WK and LX don't overlap routes; WK handles the more leisurely routes and LX handles the high J routes
A333s: WK is J27-Y+56-Y232 for 315 seats; LX is F8-J45-Y183 for just 236 seats
A343s: WK is J22-Y+76-Y211 for 309 seats; LX is F8-J47-Y164 for just 219 seats.
(LX B77Ws have the same seat dimensions and seat products as the A333s in F, J, and Y, just with different seat counts.)
LH Group keeps LX and WK with distinct products and seat dimensions...similar to how Eurowings (LH Cityline) and LH Mainline wide-body A343s and A333s are distinct; EW/Cityline is low J while LH Mainline is higher J (the A343s and A333s at EW are 300-seat planes with a very small BIZclass, while Lufthansa J is much larger).
LH and DE (before DE was acquired by Thomas Cook) also had distinct products and didn't ply the same routes.
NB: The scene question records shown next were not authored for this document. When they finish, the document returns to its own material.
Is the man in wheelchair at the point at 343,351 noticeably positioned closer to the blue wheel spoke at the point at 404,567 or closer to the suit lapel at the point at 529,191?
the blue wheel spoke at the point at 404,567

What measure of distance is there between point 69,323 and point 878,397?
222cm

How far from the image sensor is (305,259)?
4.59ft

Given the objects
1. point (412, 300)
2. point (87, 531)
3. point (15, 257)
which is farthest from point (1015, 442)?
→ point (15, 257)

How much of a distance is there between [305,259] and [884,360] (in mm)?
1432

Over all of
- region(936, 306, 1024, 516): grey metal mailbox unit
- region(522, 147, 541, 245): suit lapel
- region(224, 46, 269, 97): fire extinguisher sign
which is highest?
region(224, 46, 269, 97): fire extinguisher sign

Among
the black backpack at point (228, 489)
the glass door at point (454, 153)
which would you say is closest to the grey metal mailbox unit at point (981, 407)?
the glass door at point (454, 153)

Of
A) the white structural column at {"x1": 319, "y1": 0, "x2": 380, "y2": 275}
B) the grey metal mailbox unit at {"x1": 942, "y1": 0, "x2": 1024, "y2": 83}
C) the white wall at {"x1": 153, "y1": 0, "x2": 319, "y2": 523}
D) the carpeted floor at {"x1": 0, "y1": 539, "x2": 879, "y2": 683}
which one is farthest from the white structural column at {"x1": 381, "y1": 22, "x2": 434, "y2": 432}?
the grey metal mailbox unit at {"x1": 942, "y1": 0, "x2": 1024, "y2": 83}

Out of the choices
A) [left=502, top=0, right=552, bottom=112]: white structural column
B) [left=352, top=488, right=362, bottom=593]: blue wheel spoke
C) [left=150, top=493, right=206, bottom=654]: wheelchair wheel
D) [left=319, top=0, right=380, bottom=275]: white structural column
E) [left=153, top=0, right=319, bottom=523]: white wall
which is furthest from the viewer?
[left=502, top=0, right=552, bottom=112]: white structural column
While LEVEL (out of Spain) is on the IB AOC (for now), it is distinct as being out of BCN rather than MAD.
That said, within Europe, what really distinguishes legacy from LCC in terms of short-haul, aside from a few outliers like AY?
As for why you don't really see it in the USA...there is a desire in the USA to maintain a premium economy or first class on full-service or major regional airlines. It would take dropping domestic F, in my opinion, by all of the legacies.